--- Data in this exercise ---

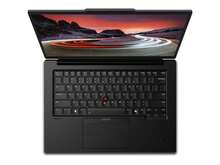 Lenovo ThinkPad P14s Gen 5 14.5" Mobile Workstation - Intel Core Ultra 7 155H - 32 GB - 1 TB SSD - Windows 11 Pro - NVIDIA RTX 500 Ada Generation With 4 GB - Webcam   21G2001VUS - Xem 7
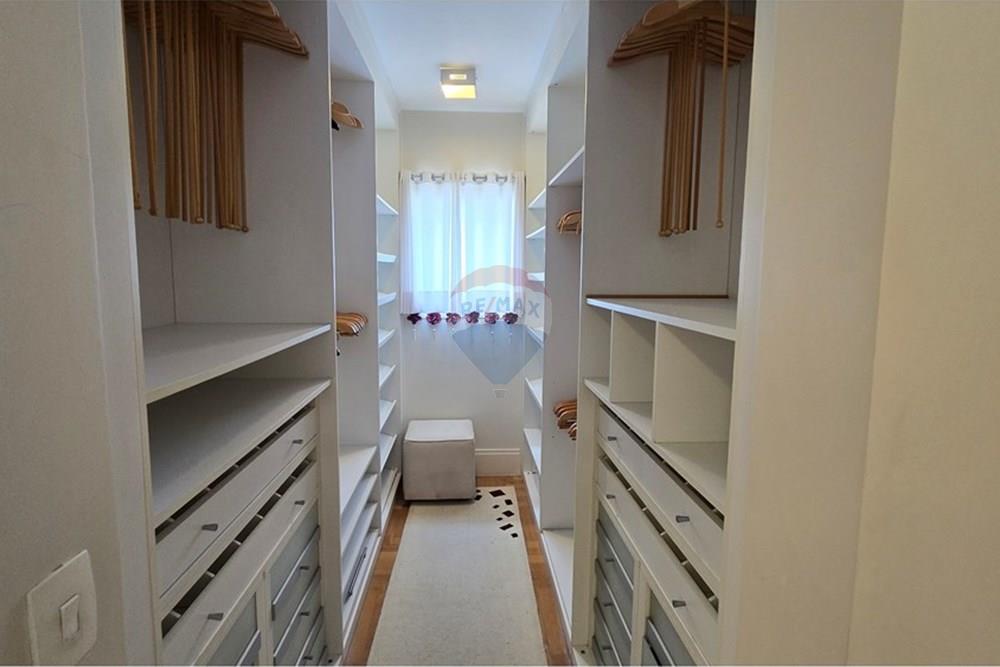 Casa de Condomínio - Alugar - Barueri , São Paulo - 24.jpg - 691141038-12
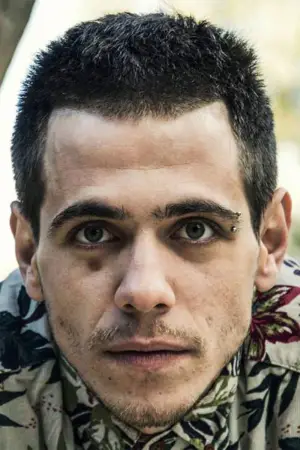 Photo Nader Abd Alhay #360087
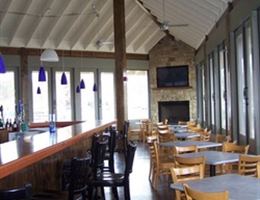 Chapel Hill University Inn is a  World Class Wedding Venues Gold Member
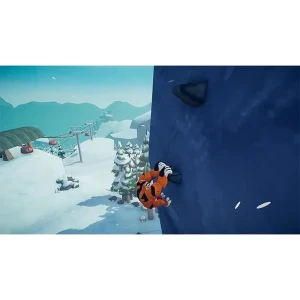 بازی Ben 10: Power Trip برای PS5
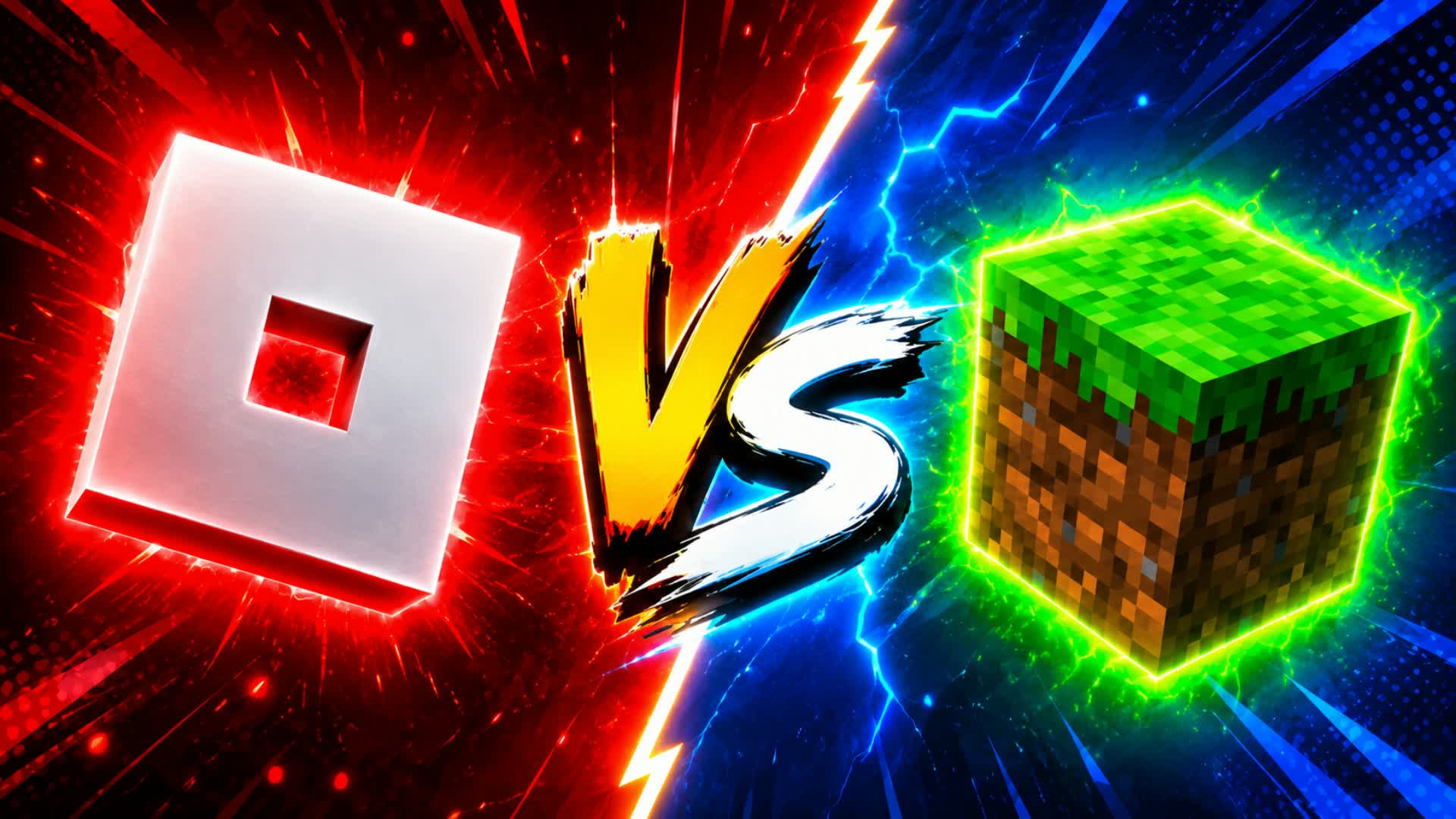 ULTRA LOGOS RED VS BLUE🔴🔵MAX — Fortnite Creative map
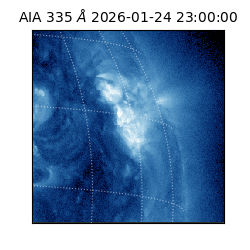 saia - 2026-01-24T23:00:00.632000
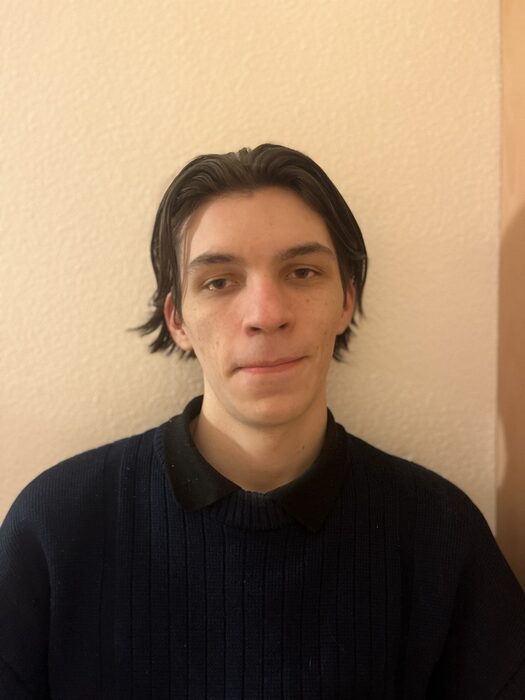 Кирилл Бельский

---

* Exercise requirements *
Could the listing above be printed again in full, with every picture omitted?

* Answer for this exercise *
 Lenovo ThinkPad P14s Gen 5 14.5" Mobile Workstation - Intel Core Ultra 7 155H - 32 GB - 1 TB SSD - Windows 11 Pro - NVIDIA RTX 500 Ada Generation With 4 GB - Webcam   21G2001VUS - Xem 7
 Casa de Condomínio - Alugar - Barueri , São Paulo - 24.jpg - 691141038-12
 Photo Nader Abd Alhay #360087
 Chapel Hill University Inn is a  World Class Wedding Venues Gold Member
 بازی Ben 10: Power Trip برای PS5
 ULTRA LOGOS RED VS BLUE🔴🔵MAX — Fortnite Creative map
 saia - 2026-01-24T23:00:00.632000
 Кирилл Бельский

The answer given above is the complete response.